***** SUPPLIED DATA *****
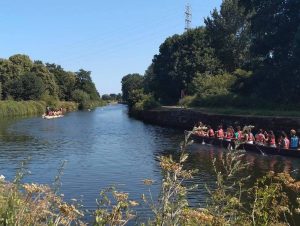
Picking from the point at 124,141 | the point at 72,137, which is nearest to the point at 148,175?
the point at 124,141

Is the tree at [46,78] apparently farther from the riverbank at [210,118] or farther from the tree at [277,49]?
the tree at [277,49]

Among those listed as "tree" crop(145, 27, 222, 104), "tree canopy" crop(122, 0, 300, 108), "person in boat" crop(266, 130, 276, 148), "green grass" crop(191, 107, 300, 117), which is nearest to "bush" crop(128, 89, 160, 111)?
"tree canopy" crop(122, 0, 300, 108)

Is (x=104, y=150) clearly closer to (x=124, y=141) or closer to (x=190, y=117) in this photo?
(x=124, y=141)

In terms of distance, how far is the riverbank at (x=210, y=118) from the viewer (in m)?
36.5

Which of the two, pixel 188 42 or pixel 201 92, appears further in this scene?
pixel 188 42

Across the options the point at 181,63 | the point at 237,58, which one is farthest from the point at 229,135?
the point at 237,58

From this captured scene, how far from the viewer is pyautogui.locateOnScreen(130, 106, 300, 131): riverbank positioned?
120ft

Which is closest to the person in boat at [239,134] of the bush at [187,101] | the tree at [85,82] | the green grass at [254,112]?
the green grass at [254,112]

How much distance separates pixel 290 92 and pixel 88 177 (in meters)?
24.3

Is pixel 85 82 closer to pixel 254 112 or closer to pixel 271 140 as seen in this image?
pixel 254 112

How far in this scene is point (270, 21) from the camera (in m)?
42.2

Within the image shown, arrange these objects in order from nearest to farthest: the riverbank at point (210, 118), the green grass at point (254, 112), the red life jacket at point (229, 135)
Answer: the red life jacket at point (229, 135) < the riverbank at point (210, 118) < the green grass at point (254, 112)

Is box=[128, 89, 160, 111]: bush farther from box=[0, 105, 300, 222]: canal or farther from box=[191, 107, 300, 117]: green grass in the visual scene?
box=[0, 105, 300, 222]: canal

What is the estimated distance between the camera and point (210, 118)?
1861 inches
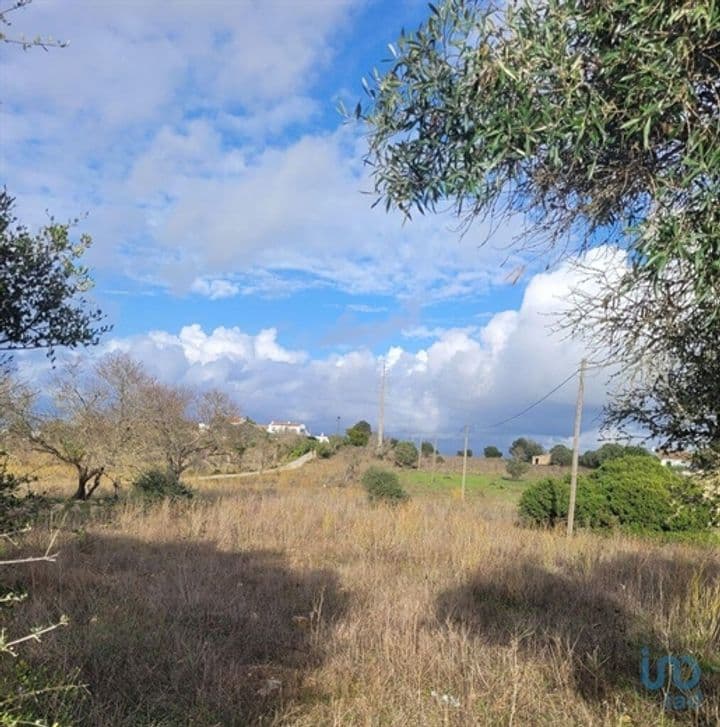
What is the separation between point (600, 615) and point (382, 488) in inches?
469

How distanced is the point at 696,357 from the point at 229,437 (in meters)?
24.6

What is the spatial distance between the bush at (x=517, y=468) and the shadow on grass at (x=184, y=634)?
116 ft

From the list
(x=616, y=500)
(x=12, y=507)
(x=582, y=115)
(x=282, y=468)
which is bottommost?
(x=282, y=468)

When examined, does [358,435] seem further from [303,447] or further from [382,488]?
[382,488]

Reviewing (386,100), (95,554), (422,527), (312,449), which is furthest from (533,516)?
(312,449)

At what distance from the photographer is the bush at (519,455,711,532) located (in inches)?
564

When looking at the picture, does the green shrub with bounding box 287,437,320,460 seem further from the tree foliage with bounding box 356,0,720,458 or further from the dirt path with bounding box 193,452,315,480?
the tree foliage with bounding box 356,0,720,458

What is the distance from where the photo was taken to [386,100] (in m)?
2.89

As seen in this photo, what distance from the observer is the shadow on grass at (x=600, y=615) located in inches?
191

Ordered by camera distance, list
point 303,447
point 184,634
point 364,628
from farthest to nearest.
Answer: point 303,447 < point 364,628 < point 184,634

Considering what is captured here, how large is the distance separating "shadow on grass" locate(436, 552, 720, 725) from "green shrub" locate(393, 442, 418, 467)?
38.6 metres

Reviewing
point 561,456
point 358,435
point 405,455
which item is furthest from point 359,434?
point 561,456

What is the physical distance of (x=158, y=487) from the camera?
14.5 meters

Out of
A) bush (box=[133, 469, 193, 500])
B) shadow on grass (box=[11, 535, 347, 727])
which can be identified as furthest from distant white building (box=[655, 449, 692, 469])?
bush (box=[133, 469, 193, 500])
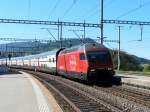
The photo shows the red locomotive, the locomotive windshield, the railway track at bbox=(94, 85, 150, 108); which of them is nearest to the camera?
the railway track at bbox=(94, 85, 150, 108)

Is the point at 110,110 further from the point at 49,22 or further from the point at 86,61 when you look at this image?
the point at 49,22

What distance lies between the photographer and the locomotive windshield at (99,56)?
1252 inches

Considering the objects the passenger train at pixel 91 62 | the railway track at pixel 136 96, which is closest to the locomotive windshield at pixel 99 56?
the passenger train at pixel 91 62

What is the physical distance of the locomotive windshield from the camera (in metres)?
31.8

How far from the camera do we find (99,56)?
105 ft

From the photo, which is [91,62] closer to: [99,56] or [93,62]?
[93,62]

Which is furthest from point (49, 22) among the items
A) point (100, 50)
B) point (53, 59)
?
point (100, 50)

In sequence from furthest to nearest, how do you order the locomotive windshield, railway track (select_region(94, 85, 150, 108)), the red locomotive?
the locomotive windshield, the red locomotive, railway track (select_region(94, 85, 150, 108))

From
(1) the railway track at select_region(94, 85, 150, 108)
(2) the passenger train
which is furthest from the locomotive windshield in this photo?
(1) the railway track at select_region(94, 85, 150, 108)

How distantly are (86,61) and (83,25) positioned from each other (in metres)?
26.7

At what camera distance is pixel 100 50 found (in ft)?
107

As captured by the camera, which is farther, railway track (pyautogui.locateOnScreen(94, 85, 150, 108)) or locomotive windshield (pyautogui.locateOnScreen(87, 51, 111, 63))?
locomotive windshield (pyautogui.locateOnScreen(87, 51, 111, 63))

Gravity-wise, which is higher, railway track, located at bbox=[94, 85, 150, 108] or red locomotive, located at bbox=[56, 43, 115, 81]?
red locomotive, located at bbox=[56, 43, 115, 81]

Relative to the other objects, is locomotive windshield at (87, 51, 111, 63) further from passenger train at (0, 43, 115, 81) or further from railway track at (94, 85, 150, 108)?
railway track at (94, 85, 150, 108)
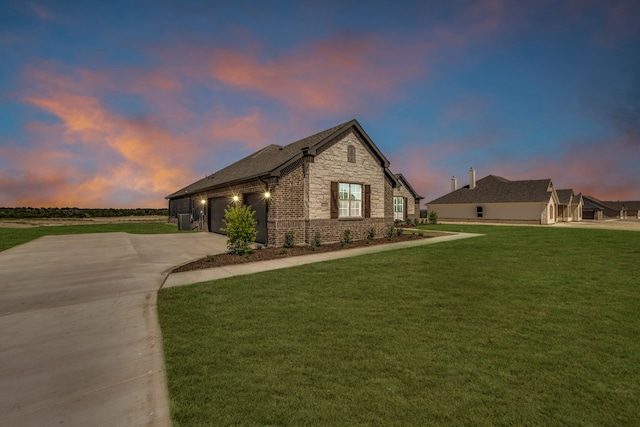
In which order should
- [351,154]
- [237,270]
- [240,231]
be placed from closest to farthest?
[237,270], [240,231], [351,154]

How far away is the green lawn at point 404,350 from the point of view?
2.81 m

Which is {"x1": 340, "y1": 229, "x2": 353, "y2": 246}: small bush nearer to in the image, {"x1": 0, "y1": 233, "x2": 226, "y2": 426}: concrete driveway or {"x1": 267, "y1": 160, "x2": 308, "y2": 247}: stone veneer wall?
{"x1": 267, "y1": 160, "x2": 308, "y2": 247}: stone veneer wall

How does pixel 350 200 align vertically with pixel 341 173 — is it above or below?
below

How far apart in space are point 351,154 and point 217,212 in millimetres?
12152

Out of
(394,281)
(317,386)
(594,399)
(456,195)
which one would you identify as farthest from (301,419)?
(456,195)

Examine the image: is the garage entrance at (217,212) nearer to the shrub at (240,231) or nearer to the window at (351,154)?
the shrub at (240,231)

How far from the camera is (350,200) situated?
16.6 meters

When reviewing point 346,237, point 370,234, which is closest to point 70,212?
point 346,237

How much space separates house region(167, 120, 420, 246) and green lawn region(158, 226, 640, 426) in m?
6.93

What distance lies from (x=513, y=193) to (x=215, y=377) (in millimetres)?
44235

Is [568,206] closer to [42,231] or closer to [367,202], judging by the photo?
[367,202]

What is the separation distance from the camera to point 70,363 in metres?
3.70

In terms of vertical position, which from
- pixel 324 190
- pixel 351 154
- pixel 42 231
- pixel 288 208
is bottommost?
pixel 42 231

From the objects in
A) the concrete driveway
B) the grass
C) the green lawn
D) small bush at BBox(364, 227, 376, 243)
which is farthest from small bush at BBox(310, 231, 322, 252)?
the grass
*****
§ **DO THIS**
Can you lay out all the rows above as a numbered list, leaving out the blank lines and the pictures?

§ **TASK ANSWER**
1. Picking from the point at 124,141 | the point at 72,137, which is nearest to the point at 148,175?
2. the point at 124,141
3. Is the tree at [46,78] apparently farther from the riverbank at [210,118] or farther from the tree at [277,49]?
4. the tree at [277,49]
5. Among those listed as "tree" crop(145, 27, 222, 104), "tree canopy" crop(122, 0, 300, 108), "person in boat" crop(266, 130, 276, 148), "green grass" crop(191, 107, 300, 117), which is nearest to "bush" crop(128, 89, 160, 111)?
6. "tree canopy" crop(122, 0, 300, 108)
7. Is (x=104, y=150) clearly closer to (x=124, y=141) or closer to (x=190, y=117) in this photo?
8. (x=124, y=141)
9. In terms of distance, how far is the riverbank at (x=210, y=118) from the viewer (in m)?
10. 36.5
11. Which of the two, pixel 188 42 or pixel 201 92, appears further in this scene?
12. pixel 188 42
13. Across the options the point at 181,63 | the point at 237,58, which one is farthest from the point at 229,135?
14. the point at 237,58
15. From this captured scene, how far from the viewer is pyautogui.locateOnScreen(130, 106, 300, 131): riverbank positioned?
16. 120ft
17. Which is closest to the person in boat at [239,134] of the bush at [187,101] | the tree at [85,82] | the green grass at [254,112]?
18. the green grass at [254,112]
19. How much distance separates pixel 290 92 and pixel 88 177 (in meters)?
20. 24.3
21. Is pixel 85 82 closer to pixel 254 112 or closer to pixel 271 140 as seen in this image?
22. pixel 254 112
23. How far in this scene is point (270, 21) from the camera (in m)?
24. 42.2
25. Within the image shown, arrange these objects in order from nearest to farthest: the riverbank at point (210, 118), the green grass at point (254, 112), the red life jacket at point (229, 135)
26. Answer: the red life jacket at point (229, 135) < the riverbank at point (210, 118) < the green grass at point (254, 112)
27. Is box=[128, 89, 160, 111]: bush farther from box=[0, 105, 300, 222]: canal or farther from box=[191, 107, 300, 117]: green grass in the visual scene?
28. box=[0, 105, 300, 222]: canal
29. What is the estimated distance between the camera and point (210, 118)?
30. 1861 inches
31. What is the separation between point (600, 615) and point (382, 488) in inches?
32. 469
33. How distanced is the point at 696,357 from the point at 229,437 (in meters)?
34. 24.6
35. What is the spatial distance between the bush at (x=517, y=468) and the shadow on grass at (x=184, y=634)?
36. 116 ft
37. From the list
38. (x=616, y=500)
39. (x=12, y=507)
40. (x=582, y=115)
41. (x=282, y=468)
42. which is bottommost?
43. (x=282, y=468)
44. When examined, does [358,435] seem further from [303,447] or further from [382,488]?
45. [382,488]
46. Reviewing (386,100), (95,554), (422,527), (312,449), which is furthest from (533,516)?
47. (312,449)
48. At what distance from the photographer is the bush at (519,455,711,532) located (in inches)?
49. 564
50. When looking at the picture, does the green shrub with bounding box 287,437,320,460 seem further from the tree foliage with bounding box 356,0,720,458 or further from the dirt path with bounding box 193,452,315,480?
51. the tree foliage with bounding box 356,0,720,458
52. What is the distance from where the photo was taken to [386,100] (in m)?
53. 2.89
54. As seen in this photo, what distance from the observer is the shadow on grass at (x=600, y=615) located in inches?
55. 191
56. Ordered by camera distance, list
57. point 303,447
58. point 184,634
59. point 364,628
60. from farthest to nearest.
61. Answer: point 303,447 < point 364,628 < point 184,634
62. Considering what is captured here, how large is the distance separating "shadow on grass" locate(436, 552, 720, 725) from "green shrub" locate(393, 442, 418, 467)?
63. 38.6 metres
64. Reviewing
65. point 561,456
66. point 358,435
67. point 405,455
68. which item is furthest from point 359,434?
69. point 561,456
70. What is the physical distance of (x=158, y=487) from the camera?
71. 14.5 meters
72. Out of
73. A) bush (box=[133, 469, 193, 500])
74. B) shadow on grass (box=[11, 535, 347, 727])
75. which can be identified as furthest from distant white building (box=[655, 449, 692, 469])?
76. bush (box=[133, 469, 193, 500])
77. The photo shows the red locomotive, the locomotive windshield, the railway track at bbox=(94, 85, 150, 108); which of them is nearest to the camera?
78. the railway track at bbox=(94, 85, 150, 108)
79. Is the point at 110,110 further from the point at 49,22 or further from the point at 86,61 when you look at this image?
80. the point at 49,22
81. What distance lies between the photographer and the locomotive windshield at (99,56)?
82. 1252 inches
83. Considering the objects the passenger train at pixel 91 62 | the railway track at pixel 136 96, which is closest to the locomotive windshield at pixel 99 56?
84. the passenger train at pixel 91 62
85. What is the physical distance of the locomotive windshield from the camera (in metres)?
86. 31.8
87. How far from the camera do we find (99,56)?
88. 105 ft
89. From the photo, which is [91,62] closer to: [99,56] or [93,62]?
90. [93,62]
91. Which is furthest from point (49, 22) among the items
92. A) point (100, 50)
93. B) point (53, 59)
94. ?
95. point (100, 50)
96. In sequence from furthest to nearest, how do you order the locomotive windshield, railway track (select_region(94, 85, 150, 108)), the red locomotive?
97. the locomotive windshield, the red locomotive, railway track (select_region(94, 85, 150, 108))
98. From
99. (1) the railway track at select_region(94, 85, 150, 108)
100. (2) the passenger train
101. which is furthest from the locomotive windshield in this photo?
102. (1) the railway track at select_region(94, 85, 150, 108)
103. How distantly are (86,61) and (83,25) positioned from each other (in metres)?
104. 26.7
105. At what camera distance is pixel 100 50 found (in ft)?
106. 107
107. As captured by the camera, which is farther, railway track (pyautogui.locateOnScreen(94, 85, 150, 108)) or locomotive windshield (pyautogui.locateOnScreen(87, 51, 111, 63))?
108. locomotive windshield (pyautogui.locateOnScreen(87, 51, 111, 63))
109. Gravity-wise, which is higher, railway track, located at bbox=[94, 85, 150, 108] or red locomotive, located at bbox=[56, 43, 115, 81]?
110. red locomotive, located at bbox=[56, 43, 115, 81]
111. Relative to the other objects, is locomotive windshield at (87, 51, 111, 63) further from passenger train at (0, 43, 115, 81) or further from railway track at (94, 85, 150, 108)?
112. railway track at (94, 85, 150, 108)
113. In which order should
114. - [351,154]
115. - [237,270]
116. - [240,231]
117. be placed from closest to farthest?
118. [237,270], [240,231], [351,154]
119. How far away is the green lawn at point 404,350 from the point of view?
120. 2.81 m
121. Which is {"x1": 340, "y1": 229, "x2": 353, "y2": 246}: small bush nearer to in the image, {"x1": 0, "y1": 233, "x2": 226, "y2": 426}: concrete driveway or {"x1": 267, "y1": 160, "x2": 308, "y2": 247}: stone veneer wall?
122. {"x1": 267, "y1": 160, "x2": 308, "y2": 247}: stone veneer wall
123. How does pixel 350 200 align vertically with pixel 341 173 — is it above or below?
124. below
125. How far apart in space are point 351,154 and point 217,212 in millimetres?
126. 12152
127. Out of
128. (394,281)
129. (317,386)
130. (594,399)
131. (456,195)
132. which one would you identify as farthest from (301,419)?
133. (456,195)
134. Examine the image: is the garage entrance at (217,212) nearer to the shrub at (240,231) or nearer to the window at (351,154)?
135. the shrub at (240,231)
136. How far from the camera is (350,200) situated?
137. 16.6 meters
138. When reviewing point 346,237, point 370,234, which is closest to point 70,212?
139. point 346,237
140. How much space separates house region(167, 120, 420, 246) and green lawn region(158, 226, 640, 426) in m?
141. 6.93
142. What distance lies from (x=513, y=193) to (x=215, y=377) (in millimetres)?
143. 44235
144. Is [568,206] closer to [42,231] or closer to [367,202], judging by the photo?
145. [367,202]
146. What is the separation distance from the camera to point 70,363 in metres?
147. 3.70
148. In terms of vertical position, which from
149. - pixel 324 190
150. - pixel 351 154
151. - pixel 42 231
152. - pixel 288 208
153. is bottommost?
154. pixel 42 231
155. From the objects in
156. A) the concrete driveway
157. B) the grass
158. C) the green lawn
159. D) small bush at BBox(364, 227, 376, 243)
160. which is farthest from small bush at BBox(310, 231, 322, 252)?
161. the grass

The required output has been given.